WRITTEN REQUEST: In the City of Ember review, which actor plays Doon Barlow's father?

The latest attempt at siphoning even a little bit of the audience that made J.K. Rowling a billionaire and caused a generation to name their cat Hermione, City of Ember opens with the end of the world. Apparently, instead of stopping mankind's demise, the planet's most amazing scientists and architects built an underground city called "City of Ember." The idea is that the sorrow over the end of society would too much to bear for the current generation, so mankind will live like mole men for two centuries, lessening the pain and decreasing the melanoma. A box with instructions on what to do when the opposite-doomsday clock hits zero in 200 years is supposed to be passed down from Mayor to Mayor, but it gets buried and lost before the big day. As the city crumbles into corruption, chaos, and darkness, two youngsters stumble onto the secret to finding the way out. The tragically named Doon Barlow (Harry Treadaway) inherits the drive to escape from his former inventor of a father (Tim Robbins) while Lina Mayfleet (Saoirse Ronan) happens to be the ancestor of the Mayor who last held the instructions on how to leave the city behind. Instructions in the form of words written centuries ago by elders who reportedly had a plan for their ancestors about how to survive the end times, escape the darkness brought on partially by the corruption of mankind, and move on to a higher plain - I know faith-based fantasy is one of the biggest trends in fiction and cinema but this one is just too on-the-nose for me.

GIVEN INFORMATION:
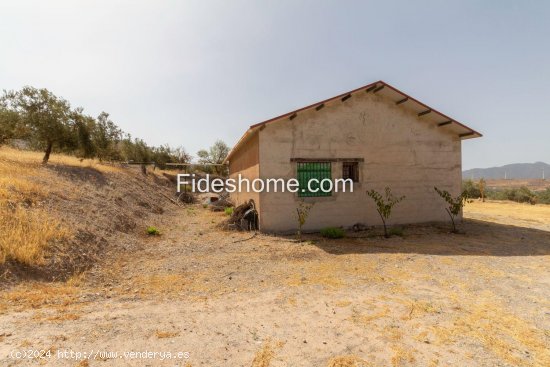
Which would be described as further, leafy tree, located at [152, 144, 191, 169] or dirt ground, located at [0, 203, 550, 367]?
leafy tree, located at [152, 144, 191, 169]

THE RESPONSE: Tim Robbins